Priests’ convocation a time for prayer, study, fraternity

By Archbishop Gregory M. Aymond, Clarion Herald Commentary

Our annual, three-day Priests’ Convocation last week was a wonderful opportunity for us as priests to pray together, build our bonds of fraternity and participate in continuing education and formation. The participation was great – 213 priests attended – and I have no doubt that we in the Archdiocese of New Orleans are truly blessed with an excellent spirit of fraternity.

To continue building those bonds of fraternity takes effort. All of us, as brother priests, need to be open to listen to each other and to the Holy Spirit as we gather for prayer, study and fellowship.

We chose as the theme for the convocation “Priestly Wellness,” which is a fancy way of saying that we priests, as the spiritual leaders of a parish or a specialized ministry, need to care for ourselves in body, mind and spirit in order to lead God’s people effectively.

Everyone knows that with the increasing demands on priests, striking that necessary balance regarding body, mind and spirit sometimes can be challenging.

Representatives of the St. John Vianney Center in Pennsylvania, which specializes in ministering to priests and religious, delved into many practical topics. How can priests be better listeners and leaders? How can we be resilient when the demands of ministry sap our physical, emotional and spiritual strength? How can we build relationships with parishioners that cultivate the strengths of the laity and help them live out their baptismal role as Christians? I also know that simply being with each other – sharing our successes and challenges – is a way of growing as a priest.

I want the priests with whom I serve to know that I agree with what St. Augustine said many centuries ago: “With you, I am a disciple and a priest. For you, I am a bishop.” It is a privilege for me to serve the priests ministering to the people of God in the Archdiocese of New Orleans.   

In my opening address to the priests, I offered updates on six initiatives that we will be pursuing over the coming year.

1. We want to encourage parents to recognize their roles as the primary educators of their children in the Catholic faith. Some parents know they are, indeed, the primary educators and formators of their children, but some parents do not. Some parents drop off their children at religious education classes and go home or don’t even encourage their children to go the classes. We will convene school principals and parish directors of religious education to discuss ways to help parents fulfill these important vocational responsibilities.

2. We want to work to bring more youth and young adults into the active practice of their Catholic faith. We are planning meetings for youth and young adults across the archdiocese. I am asking our youth who are active in practicing their faith to invite to those meetings some friends who are inactive in the church. Maybe their friends have stopped practicing the faith because of a hurt, a misunderstanding or simply because they don’t get much out of going to church. We particularly want to hear from them. I want to ask them two questions: For those of you who stay, why do you stay? For those of you who have left, why did you leave?

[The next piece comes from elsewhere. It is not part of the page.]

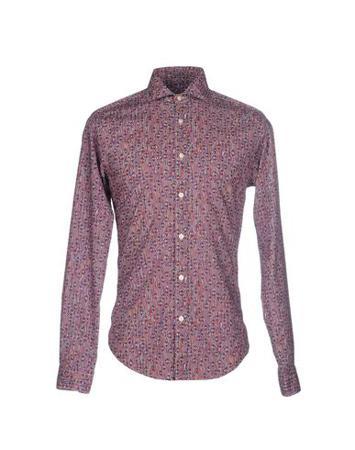 Рубашка BRIAN DALES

3. We want to establish a dialogue between parish leaders and campus ministers in schools to see how they can strengthen the relationships of students to both the parish and the school. What can parish youth ministers do to help the youth be more active in their schools, and what can schools do to help young people be more active in their parishes?

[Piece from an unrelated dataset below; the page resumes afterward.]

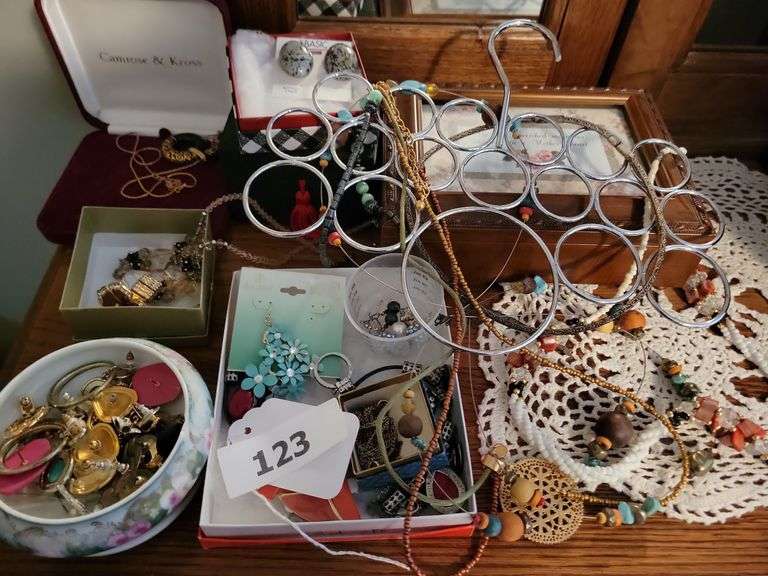 Costume Jewelry image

4. We want to address the recent survey that claims that fewer than 50% of Catholics understand the Real Presence of Christ in the Eucharist. We are looking for ideas from the Office of Catholic Schools, the Office of Religious Education and the Office of Evangelization to address these concerns.

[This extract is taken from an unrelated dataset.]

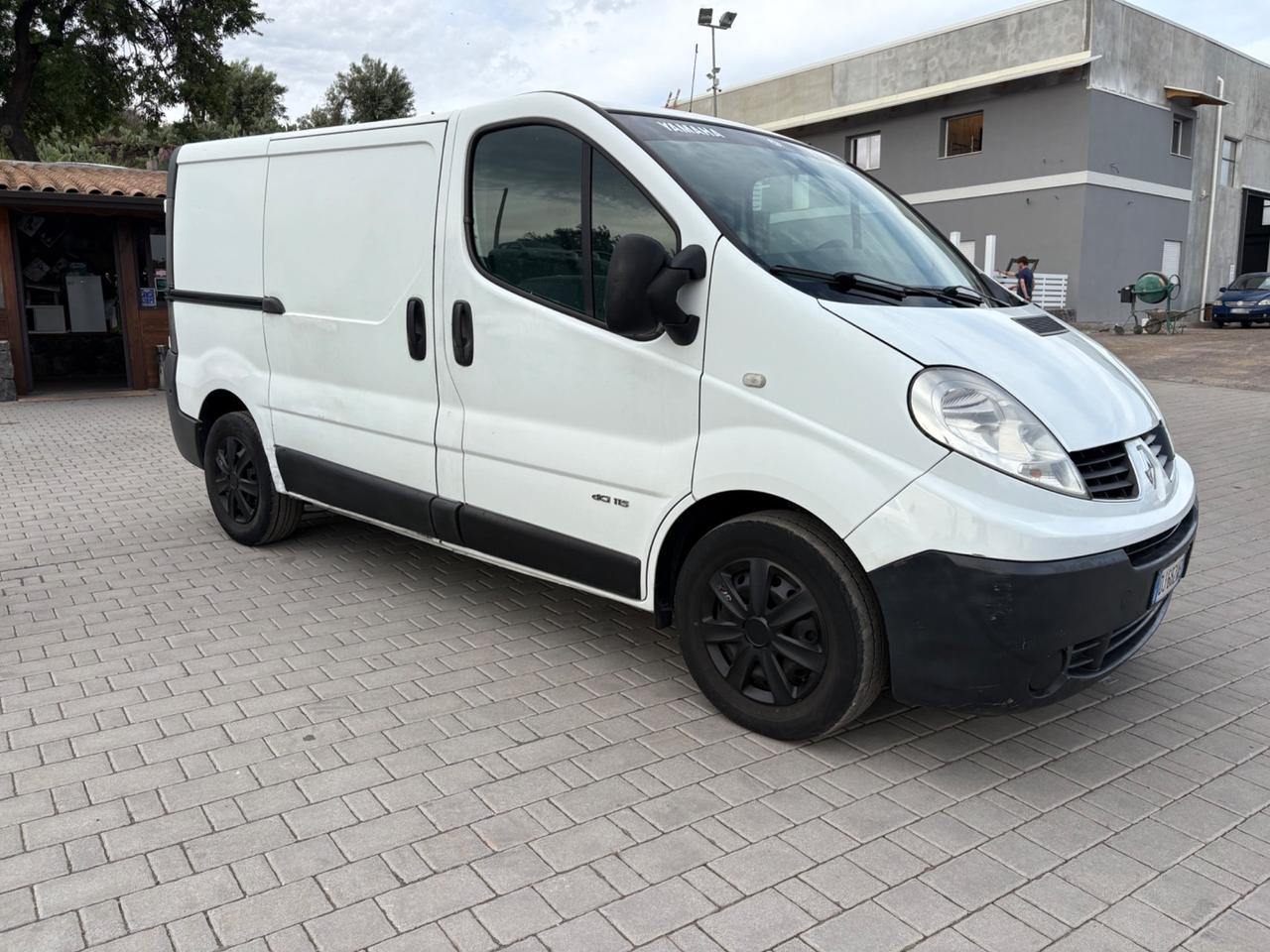 Renault Trafic 2.0 dci 130 cv PC-TN Furgone Generique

5. We want to encourage each parish to promote a major men’s conference, which will be held March 7, 2020, from 9 a.m. to 3 p.m. The conference will include a major national speaker. The Diocese of Baton Rouge gathers about 1,200 men for its annual men’s conference. I’m not saying we have to beat 1,200 – but I’d like to get as many men to attend as possible!

6. We also are reminding pastors that the particular law for the archdiocese regarding the sacrament of confirmation has gone into effect and will allow us to prepare students for confirmation and to celebrate that sacrament with even greater reverence.

I deeply appreciate the prayerful support of our convocation by the people of the archdiocese. I believe our priests left the gathering with an uplifted spirit. Please let your priest know this week how much you appreciate him and his ministry. Those words of encouragement and support mean more than you could ever know.